----- Aangeleverde tekst

Omdat meer dan 70% oppervlakte water is.

36
Q

Hoeveel procent van het zoete water (2,5%) is bruikbaar?

A

minder dan 1%

37
Q

Hoeveel liter drinkwater gebruikt een gemiddelde Belg?

A

100l per dag

38
Q

Waarvoor gebruiken Belgen drinkwater het meest (huishoudelijk)?

A

1) bad/douche nemen
2) doorspoelen van het toilet
3) de was

39
Q

Waarom is het gemiddelde gebruik van drinkwater per persoon in Egypte hoger dan bij ons?

A

Omdat er in Egypte weinig regen valt, gaat men kraantjeswater gebruiken om de velden te irrigeren.

40
Q

Wat zijn de 3 oorzaken voor mogelijke waterschaarste in België?

A

1) Hoge bevolkingsdichtheid waardoor weinig water per persoon beschikbaar is.
2) Meer en langere droge periodes.
3) Gebrek aan grote waterlopen die voor reserve zorgen.

41
Q

Wat is waterschaarste?

A

Als de vraag naar water groter is dan het aanbod.

42
Q

Door wat kan een verhoogde vraag naar water komen? (3)

A
  • hoge bevolkingsdichtheid
  • meer en langere droge periodes
  • landbouw
43
Q

Wat is de watervoetafdruk van een land?

A

De watervoetafdruk drukt uit hoeveel water er direct en indirect in een land nodig is om alle producten en voedsel te produceren voor zijn inwoners.

44
Q

Hoeveel bedraagt de watervoetafdruk van een gemiddelde Belg per dag?

A

7000l per dag

45
Q

Door wat neemt het indirecte en directe waterverbruik toe?

A

onder invloed van de bevolkingstoename en de toename van de welvaart.

46
Q

Wat betekent ontzilten?

A

Het omzetten van zout (zee)water naar zoet (drink)water.

47
Q

Geef 2 factoren die ontzilting in Egypte mogelijk maken.

A
  • hoeveelheid zeewater is groot
  • veel zonneschijn voor zonne-energie
48
Q

Wat zijn 2 nadelen van ontzilting in Egypte?

A
  • de smaak van het ontzilte water
  • de kostprijs
  • het afvalwater
49
Q

Welke uitdagen brengt water voor Egypte?

A

In Egypte neemt de vraag naar zoet water toe door de bevolkingsevolutie. De beschikbare hoeveelheid water wordt bedreigt door de toegenomen irrigatie en de bouw van de Grote Renaissancedam in Ethiopië.

50
Q

Wanneer wordt er gesproken van een ‘droge dag?

A

Wanneer er nauwelijks of geen neerslag valt (minder dan 0,1 mm/dag)

51
Q

Wat zijn de 3 mogelijke gevolgen van de droogte?

A

1) grondwater-niveau daalt
2) barsten in huizen
3) meer natuurbranden
-> landbouwopbrengsten dalen

52
Q

Wat is wateroverlast?

A

Verzamelnaam van situaties waarbij de mens overlast ondervindt van teveel water.

----------

_Uit te voeren taak_: Hervat de tekst over water en waterschaarste direct na de laatste zin. De regels spelen hierbij geen enkele rol.

----- Geëxtraheerde gegevens

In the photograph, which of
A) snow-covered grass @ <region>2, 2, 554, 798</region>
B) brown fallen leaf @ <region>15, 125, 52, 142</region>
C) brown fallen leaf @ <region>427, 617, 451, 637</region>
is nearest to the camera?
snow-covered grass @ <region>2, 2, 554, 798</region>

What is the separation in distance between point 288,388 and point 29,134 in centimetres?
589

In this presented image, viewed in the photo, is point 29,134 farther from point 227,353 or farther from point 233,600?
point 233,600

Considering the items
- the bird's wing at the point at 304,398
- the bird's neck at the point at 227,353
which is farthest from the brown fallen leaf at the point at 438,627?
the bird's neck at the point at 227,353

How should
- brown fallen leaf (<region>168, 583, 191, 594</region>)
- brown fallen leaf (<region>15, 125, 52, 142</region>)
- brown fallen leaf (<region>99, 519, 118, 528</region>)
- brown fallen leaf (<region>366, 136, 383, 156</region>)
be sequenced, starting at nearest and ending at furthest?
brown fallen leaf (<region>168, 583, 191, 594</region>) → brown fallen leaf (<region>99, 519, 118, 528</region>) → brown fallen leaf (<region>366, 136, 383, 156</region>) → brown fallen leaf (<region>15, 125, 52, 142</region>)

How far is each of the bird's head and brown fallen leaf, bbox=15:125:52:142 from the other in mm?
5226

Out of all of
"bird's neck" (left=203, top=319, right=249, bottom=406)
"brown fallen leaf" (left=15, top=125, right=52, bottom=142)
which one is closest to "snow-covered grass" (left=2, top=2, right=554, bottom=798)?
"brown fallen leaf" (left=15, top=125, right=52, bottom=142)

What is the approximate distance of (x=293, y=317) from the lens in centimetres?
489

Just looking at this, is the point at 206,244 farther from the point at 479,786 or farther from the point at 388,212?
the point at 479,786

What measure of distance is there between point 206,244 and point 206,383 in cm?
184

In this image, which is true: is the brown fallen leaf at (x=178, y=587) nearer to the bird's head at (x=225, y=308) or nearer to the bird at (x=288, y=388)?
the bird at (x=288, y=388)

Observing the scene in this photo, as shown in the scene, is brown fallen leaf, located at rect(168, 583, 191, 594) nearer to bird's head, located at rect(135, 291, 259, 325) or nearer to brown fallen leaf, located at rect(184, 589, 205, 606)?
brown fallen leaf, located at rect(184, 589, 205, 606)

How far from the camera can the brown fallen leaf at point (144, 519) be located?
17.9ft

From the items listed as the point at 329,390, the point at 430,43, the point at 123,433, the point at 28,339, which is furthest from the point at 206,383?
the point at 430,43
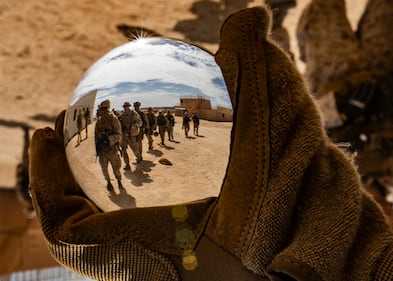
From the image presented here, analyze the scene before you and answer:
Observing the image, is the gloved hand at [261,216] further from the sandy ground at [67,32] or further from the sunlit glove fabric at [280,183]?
the sandy ground at [67,32]

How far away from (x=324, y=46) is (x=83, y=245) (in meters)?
1.93

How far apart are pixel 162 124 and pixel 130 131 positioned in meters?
0.03

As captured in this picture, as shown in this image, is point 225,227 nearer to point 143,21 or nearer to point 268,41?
point 268,41

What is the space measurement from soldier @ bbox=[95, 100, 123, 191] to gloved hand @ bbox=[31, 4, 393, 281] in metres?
0.06

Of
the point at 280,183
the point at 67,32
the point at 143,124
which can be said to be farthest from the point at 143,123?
the point at 67,32

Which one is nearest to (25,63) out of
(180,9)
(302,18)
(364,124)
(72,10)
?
(72,10)

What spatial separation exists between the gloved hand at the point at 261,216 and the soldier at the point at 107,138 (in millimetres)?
58

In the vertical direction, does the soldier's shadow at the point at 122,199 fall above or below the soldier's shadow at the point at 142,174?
below

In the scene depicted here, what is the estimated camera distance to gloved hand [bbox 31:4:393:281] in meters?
0.51

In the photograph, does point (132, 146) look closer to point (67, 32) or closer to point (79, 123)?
point (79, 123)

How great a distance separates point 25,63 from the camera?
8.79 ft

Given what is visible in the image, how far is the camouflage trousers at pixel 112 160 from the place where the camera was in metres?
0.52

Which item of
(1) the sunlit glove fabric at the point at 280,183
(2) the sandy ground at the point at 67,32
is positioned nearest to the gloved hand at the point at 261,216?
(1) the sunlit glove fabric at the point at 280,183

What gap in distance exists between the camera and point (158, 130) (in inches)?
20.6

----------

_Resultaat_:
53
Q

Wat zijn 3 mogelijke gevolgen van wateroverlast?

A

1) materiële schade
2) gewonden/doden
3) watervervuiling
4) ziektes

54
Q

Hoe ontstaat verzilting?

A

De stijgende zeespiegel duwt meer zout water naar het zoete water. Het grondwater wordt te weinig aangevuld om dit proces tegen te gaan.

55
Q

Hoe ontstaat grondwater?

A

Door het insijpelen van regenwater.

56
Q

Welke rol speelt de droogte bij bodemerosie?

A

Als de bodem uitgedroogd is, kleven de korreltjes niet meer aan de bodem en kunnen ze makkelijker opwaaien

57
Q

Wat is verharding?

A

Dit betekent dat er een bodembedekking is gebruikt waar water niet door kan.

58
Q

Wat was het klimaatakkoord van Parijs?

A

Om de opwarming onder de 2°C te houden en liefst zelfs onder 1,5°C.
Om dit te halen moet tegen 2030 de CO2-uitstoot gehalveerd zijn en tegen 2050 moeten we CO2-neutraal zijn.

59
Q

Hoeveel warmer is het nu sinds de industriële revolutie?

A

1,1°C

60
Q

Hoe zijn we in de situatie gekomen dat het 1,1°C warmer is sinds de industriële revolutie?

A
  • door meer CO2- in de lucht te pompen (= door verbranden van fossiele brandstoffen)
  • door minder CO2 uit de lucht te halen (= door ontbossing)
61
Q

Wat zijn 6 gevolgen van de klimaatopwarming?

A
  • terugtrekkend ijs
  • hogere zeespiegel
  • meer risico op overstroming
  • zwaardere stormen
  • hevigere neerslag
  • intensere droogte / hittegolven
62
Q

Wat zijn ‘climate tipping points?’

A

kantelpunten, vanaf zo’n punt gaat de opwarming vanzelf zonder tussenkomst van de mens.

63
Q

3 voorbeelden van tipping points

A
  • verdwijnen van het ijs
    Hierdoor verdwijnt het spiegeleffect en gaat de aarde nog sneller opwarmen
  • verdwijnen van het amazonewoud
    Hierdoor wordt minder CO2 opgenomen
  • ontdooien van de permafrost
    Hierdoor komt veel methaan vrij en dit is een krachtiger broeikasgas dan CO2
64
Q

Wat is klimaatadaptatie?

A

Betekent dat je je voorbereid op en je aanpast aan de gevolgen van de klimaatverandering.